While there are several studies characterizing SARS-CoV-2 infection within LTCF residents, there have been limited studies focused on the longitudinal surveillance of LTCF staff (22). To evaluate the impact of staff on virus introduction into LTCFs, we tested staff at six Colorado LTCFs for SARS-CoV-2 from March to June of 2020. Staff were enrolled and sampled by nasopharyngeal (NP) swab weekly for 8 to 11 consecutive weeks. Samples were assayed for virus by reverse transcription-quantitative PCR (qRT-PCR) and plaque assay, and individuals with evidence of infection were instructed to self-quarantine for 10 days. Using data on staff infection, the site-specific prevalences at study onset and incidence rates over time were calculated. Viral genomes were sequenced to assess viral genetic diversity within and between LTCFs.
Our results document a surprising degree of asymptomatic/mildly symptomatic infection among apparently healthy staff and extreme variation in SARS-CoV-2 prevalence and incidence between different facilities, similar to what has been observed at other LTCFs (13, 14, 17, 20). We documented a range of infection courses, including acute (1 week), prolonged (4+ weeks), and recrudescent infections. Sequencing studies lend support to the observation that transmission may occur within LTCFs and, combined with the epidemiologic and other data provided here, highlight the importance of testing and removing virus-positive workers in order to protect vulnerable LTCF residents.

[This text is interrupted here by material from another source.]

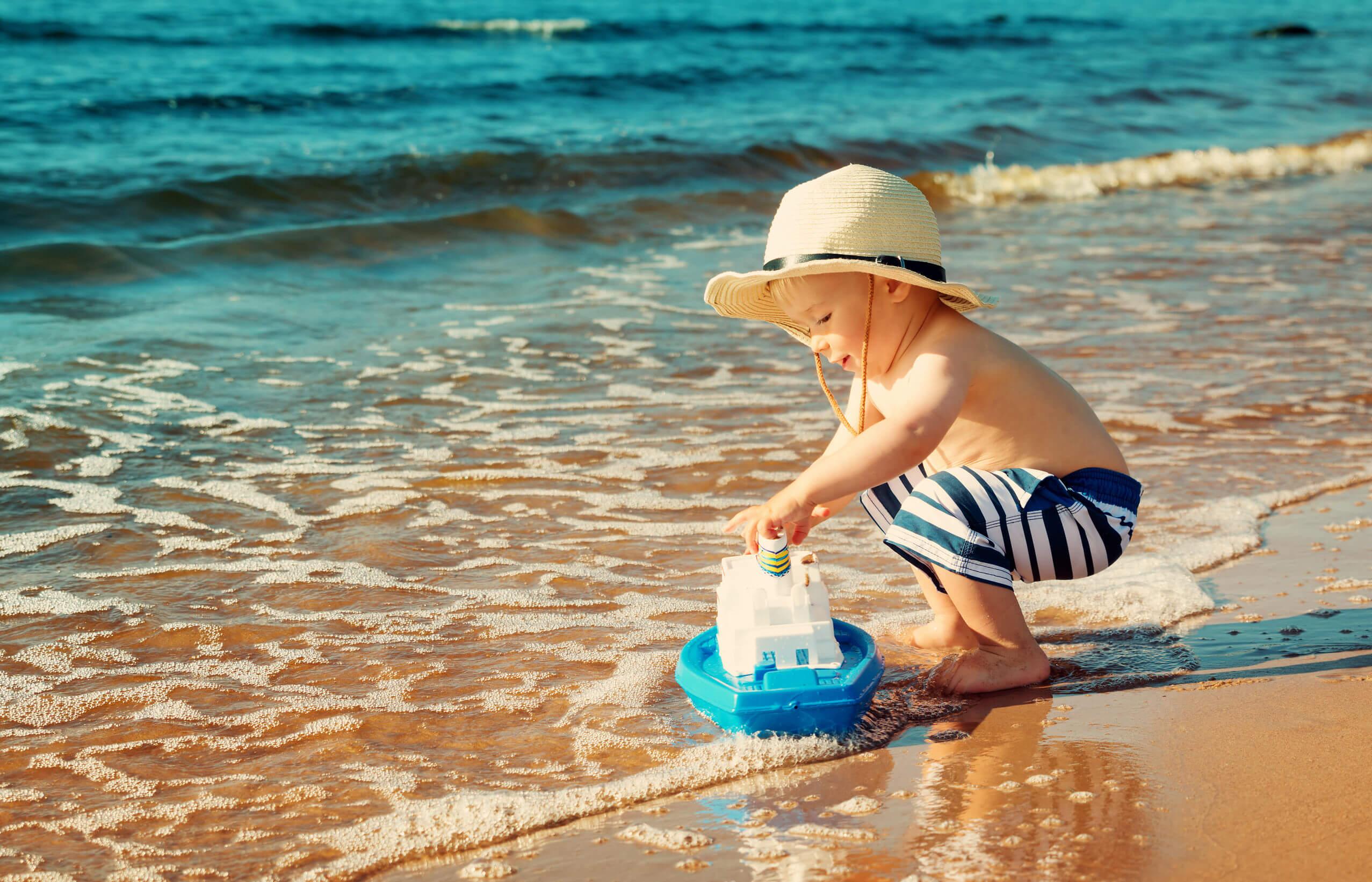 Поездка на море с ребенком: как подготовиться и что взять с собой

Data obtained from longitudinal surveillance studies provide crucial information about infectious disease transmission dynamics within complex workforces and inform best practices for preventing or mitigating COVID-19 outbreaks within LTCFs.
RESULTS
Cohort characteristics.
From 26 March to 23 June 2020, we tested 544 staff from six LTCFs (Table 1). Participation was voluntary, and between 50 and 80% of eligible staff enrolled in our study. Weekly participation of enrolled staff varied across facilities; however, over 50% tested for at least 7 weeks at each site (Fig. S1 in the supplemental material). Of these participants, 91 (16.7%) apparently healthy staff tested positive for SARS-CoV-2 viral RNA (vRNA) at least once during the study. We tested 3,754 samples in total, of which 179 were positive for vRNA (4.77% of the total samples).
TABLE 1.
Site | No. (%) of individuals in groupa |
|
---|---|---|
All participants (n = 544) | vRNA+ participants (n = 91) | |
A | 100 (18) | 0 (0) |
B | 108 (20) | 8 (9) |
C | 51 (9) | 10 (11) |
D | 128 (24) | 54 (59) |
E | 76 (14) | 14 (15) |
F | 81 (15) | 5 (5) |
The total numbers of samples tested included 3,591 NP swab samples for all participants, 179 NP swab samples for vRNA+ participants, 163 saliva samples all participants, and 0 saliva samples for vRNA+ participants.
Viral loads, prevalences, and incidence rates varied across LTCFs.
The viral RNA levels and the prevalence of vRNA-positive (vRNA+) swabs varied each week by site (Fig. 1A and B). None of the saliva samples (Fig. 1A, triangles) tested positive; however, this was likely due to low infection prevalence at the facilities the week saliva testing was performed. Staff at site A remained uninfected throughout the 8-week study period, whereas 31% of individuals at site D were infected in week two. All sites showed a decline in SARS-CoV-2 prevalence over the course of the study (Fig. 1B). SARS-CoV-2 incidence also varied across sites (Fig. 1C). At site D, which had the highest SARS-CoV-2 prevalence, the initial incidence was also high (13.6 cases per 100 person-weeks) but declined over time. At sites C and F, the incidence reached zero by week 3. In the following week, however, both sites C and F experienced a small number of incident cases, suggesting a new reintroduction of the virus. Sites B and E, which had low prevalences in week 1, saw an increase in cases. At site B, incident infections were detected after 3 weeks.
Importantly, sites D, E, and F all reported SARS-CoV-2 outbreaks to the Colorado public health department, coinciding with our study period. During our surveillance testing of staff, these sites reported 29, 3, and 4 resident infections at sites D, E, and F, respectively. The high resident infection rate at site D matched the high SARS-CoV-2 prevalence of staff (Fig. 1D). All facilities were under public health orders to be masked, including staff that did not have direct patient contact. Actual compliance with mask and other personal protective equipment (PPE) orders might have varied across facilities, leading to higher infection rates in staff and residents.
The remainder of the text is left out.